■ **Work order**: The answer must be an exact copy of every record.
--------
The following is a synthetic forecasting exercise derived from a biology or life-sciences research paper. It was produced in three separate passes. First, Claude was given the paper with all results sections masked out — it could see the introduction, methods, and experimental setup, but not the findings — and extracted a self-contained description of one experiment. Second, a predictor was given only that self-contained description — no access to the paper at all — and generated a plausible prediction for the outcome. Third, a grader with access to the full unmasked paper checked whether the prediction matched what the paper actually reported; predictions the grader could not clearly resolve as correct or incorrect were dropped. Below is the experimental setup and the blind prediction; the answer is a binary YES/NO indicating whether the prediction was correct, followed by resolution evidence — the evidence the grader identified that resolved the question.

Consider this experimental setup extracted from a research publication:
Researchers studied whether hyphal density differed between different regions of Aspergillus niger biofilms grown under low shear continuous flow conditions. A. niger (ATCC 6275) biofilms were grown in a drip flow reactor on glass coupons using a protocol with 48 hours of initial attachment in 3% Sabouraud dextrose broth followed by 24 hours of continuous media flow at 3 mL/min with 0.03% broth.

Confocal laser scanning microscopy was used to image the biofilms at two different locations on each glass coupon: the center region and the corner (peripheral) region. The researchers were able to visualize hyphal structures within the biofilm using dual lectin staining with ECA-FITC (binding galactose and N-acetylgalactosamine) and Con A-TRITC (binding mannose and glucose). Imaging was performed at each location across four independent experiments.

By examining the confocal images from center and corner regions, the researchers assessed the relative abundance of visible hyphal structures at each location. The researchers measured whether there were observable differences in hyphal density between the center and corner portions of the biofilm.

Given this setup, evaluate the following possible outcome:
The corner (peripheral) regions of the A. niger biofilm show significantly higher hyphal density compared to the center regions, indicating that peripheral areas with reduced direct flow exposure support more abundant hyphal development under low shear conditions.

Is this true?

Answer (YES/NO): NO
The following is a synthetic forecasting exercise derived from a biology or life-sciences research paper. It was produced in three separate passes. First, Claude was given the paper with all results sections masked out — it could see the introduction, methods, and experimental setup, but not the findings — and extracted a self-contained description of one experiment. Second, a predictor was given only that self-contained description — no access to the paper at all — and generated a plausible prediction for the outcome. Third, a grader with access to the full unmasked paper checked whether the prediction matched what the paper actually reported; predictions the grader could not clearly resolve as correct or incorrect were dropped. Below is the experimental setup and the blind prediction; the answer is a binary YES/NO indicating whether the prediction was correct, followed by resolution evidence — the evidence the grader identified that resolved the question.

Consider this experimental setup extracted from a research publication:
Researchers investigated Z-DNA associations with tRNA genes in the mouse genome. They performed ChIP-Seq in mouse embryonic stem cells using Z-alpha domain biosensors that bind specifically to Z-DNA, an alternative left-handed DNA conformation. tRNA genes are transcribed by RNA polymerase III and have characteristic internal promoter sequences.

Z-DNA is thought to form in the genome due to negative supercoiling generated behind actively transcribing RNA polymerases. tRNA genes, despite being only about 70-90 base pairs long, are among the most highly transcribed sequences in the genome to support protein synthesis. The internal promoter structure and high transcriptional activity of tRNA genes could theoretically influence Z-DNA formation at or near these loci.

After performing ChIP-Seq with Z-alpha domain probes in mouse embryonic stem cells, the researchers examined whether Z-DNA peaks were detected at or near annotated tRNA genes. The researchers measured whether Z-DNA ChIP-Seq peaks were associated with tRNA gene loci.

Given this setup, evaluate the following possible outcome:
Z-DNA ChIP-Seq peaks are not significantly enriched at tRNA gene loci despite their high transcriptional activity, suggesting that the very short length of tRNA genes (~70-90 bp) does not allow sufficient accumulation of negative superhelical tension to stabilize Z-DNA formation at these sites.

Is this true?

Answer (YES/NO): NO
--------
■ **Final answer**:
The following is a synthetic forecasting exercise derived from a biology or life-sciences research paper. It was produced in three separate passes. First, Claude was given the paper with all results sections masked out — it could see the introduction, methods, and experimental setup, but not the findings — and extracted a self-contained description of one experiment. Second, a predictor was given only that self-contained description — no access to the paper at all — and generated a plausible prediction for the outcome. Third, a grader with access to the full unmasked paper checked whether the prediction matched what the paper actually reported; predictions the grader could not clearly resolve as correct or incorrect were dropped. Below is the experimental setup and the blind prediction; the answer is a binary YES/NO indicating whether the prediction was correct, followed by resolution evidence — the evidence the grader identified that resolved the question.

Consider this experimental setup extracted from a research publication:
Researchers studied whether hyphal density differed between different regions of Aspergillus niger biofilms grown under low shear continuous flow conditions. A. niger (ATCC 6275) biofilms were grown in a drip flow reactor on glass coupons using a protocol with 48 hours of initial attachment in 3% Sabouraud dextrose broth followed by 24 hours of continuous media flow at 3 mL/min with 0.03% broth.

Confocal laser scanning microscopy was used to image the biofilms at two different locations on each glass coupon: the center region and the corner (peripheral) region. The researchers were able to visualize hyphal structures within the biofilm using dual lectin staining with ECA-FITC (binding galactose and N-acetylgalactosamine) and Con A-TRITC (binding mannose and glucose). Imaging was performed at each location across four independent experiments.

By examining the confocal images from center and corner regions, the researchers assessed the relative abundance of visible hyphal structures at each location. The researchers measured whether there were observable differences in hyphal density between the center and corner portions of the biofilm.

Given this setup, evaluate the following possible outcome:
The corner (peripheral) regions of the A. niger biofilm show significantly higher hyphal density compared to the center regions, indicating that peripheral areas with reduced direct flow exposure support more abundant hyphal development under low shear conditions.

Is this true?

Answer (YES/NO): NO
The following is a synthetic forecasting exercise derived from a biology or life-sciences research paper. It was produced in three separate passes. First, Claude was given the paper with all results sections masked out — it could see the introduction, methods, and experimental setup, but not the findings — and extracted a self-contained description of one experiment. Second, a predictor was given only that self-contained description — no access to the paper at all — and generated a plausible prediction for the outcome. Third, a grader with access to the full unmasked paper checked whether the prediction matched what the paper actually reported; predictions the grader could not clearly resolve as correct or incorrect were dropped. Below is the experimental setup and the blind prediction; the answer is a binary YES/NO indicating whether the prediction was correct, followed by resolution evidence — the evidence the grader identified that resolved the question.

Consider this experimental setup extracted from a research publication:
Researchers investigated Z-DNA associations with tRNA genes in the mouse genome. They performed ChIP-Seq in mouse embryonic stem cells using Z-alpha domain biosensors that bind specifically to Z-DNA, an alternative left-handed DNA conformation. tRNA genes are transcribed by RNA polymerase III and have characteristic internal promoter sequences.

Z-DNA is thought to form in the genome due to negative supercoiling generated behind actively transcribing RNA polymerases. tRNA genes, despite being only about 70-90 base pairs long, are among the most highly transcribed sequences in the genome to support protein synthesis. The internal promoter structure and high transcriptional activity of tRNA genes could theoretically influence Z-DNA formation at or near these loci.

After performing ChIP-Seq with Z-alpha domain probes in mouse embryonic stem cells, the researchers examined whether Z-DNA peaks were detected at or near annotated tRNA genes. The researchers measured whether Z-DNA ChIP-Seq peaks were associated with tRNA gene loci.

Given this setup, evaluate the following possible outcome:
Z-DNA ChIP-Seq peaks are not significantly enriched at tRNA gene loci despite their high transcriptional activity, suggesting that the very short length of tRNA genes (~70-90 bp) does not allow sufficient accumulation of negative superhelical tension to stabilize Z-DNA formation at these sites.

Is this true?

Answer (YES/NO): NO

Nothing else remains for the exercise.